>>>

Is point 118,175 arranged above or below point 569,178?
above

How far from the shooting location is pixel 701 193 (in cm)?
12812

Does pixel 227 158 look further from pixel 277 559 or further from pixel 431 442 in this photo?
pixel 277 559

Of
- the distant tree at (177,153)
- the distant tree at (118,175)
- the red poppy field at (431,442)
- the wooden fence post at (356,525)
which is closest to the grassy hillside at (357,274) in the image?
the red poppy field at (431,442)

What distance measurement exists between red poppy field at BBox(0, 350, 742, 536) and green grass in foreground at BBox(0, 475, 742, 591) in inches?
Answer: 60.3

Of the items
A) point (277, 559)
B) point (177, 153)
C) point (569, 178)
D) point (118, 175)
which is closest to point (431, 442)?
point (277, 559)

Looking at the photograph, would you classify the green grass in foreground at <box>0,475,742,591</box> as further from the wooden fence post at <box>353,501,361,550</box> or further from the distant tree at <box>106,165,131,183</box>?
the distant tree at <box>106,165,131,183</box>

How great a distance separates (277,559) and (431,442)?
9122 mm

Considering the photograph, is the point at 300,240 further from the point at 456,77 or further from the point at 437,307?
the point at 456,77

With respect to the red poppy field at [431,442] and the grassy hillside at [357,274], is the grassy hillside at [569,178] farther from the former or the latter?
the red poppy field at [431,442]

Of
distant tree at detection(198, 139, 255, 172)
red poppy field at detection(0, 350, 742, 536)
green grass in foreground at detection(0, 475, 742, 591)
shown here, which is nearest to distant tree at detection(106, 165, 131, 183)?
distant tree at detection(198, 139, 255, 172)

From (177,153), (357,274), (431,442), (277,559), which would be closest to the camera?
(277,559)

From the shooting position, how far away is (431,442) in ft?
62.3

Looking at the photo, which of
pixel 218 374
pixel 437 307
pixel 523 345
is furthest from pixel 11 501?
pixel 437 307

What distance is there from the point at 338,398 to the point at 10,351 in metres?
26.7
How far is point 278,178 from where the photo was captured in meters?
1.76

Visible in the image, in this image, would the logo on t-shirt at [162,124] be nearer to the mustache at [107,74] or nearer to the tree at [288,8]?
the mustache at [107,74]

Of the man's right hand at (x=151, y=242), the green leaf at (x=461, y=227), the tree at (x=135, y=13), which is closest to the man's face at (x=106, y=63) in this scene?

<<<

Can you give the entries again, from the start through the line containing "Answer: 60.3", with "wooden fence post" swapped for "fence post" and everything else left unchanged?

Is point 118,175 arranged above or below point 569,178?
above

How far from the shooting location is pixel 701 193 (in cm)?
12812

Does pixel 227 158 look further from pixel 277 559 or further from pixel 431 442 in this photo?
pixel 277 559

Of
- the distant tree at (177,153)
- the distant tree at (118,175)
- the red poppy field at (431,442)
- the fence post at (356,525)
which is closest to the grassy hillside at (357,274) in the image?
the red poppy field at (431,442)

What distance measurement exists between red poppy field at BBox(0, 350, 742, 536) and green grass in foreground at BBox(0, 475, 742, 591) in inches?
Answer: 60.3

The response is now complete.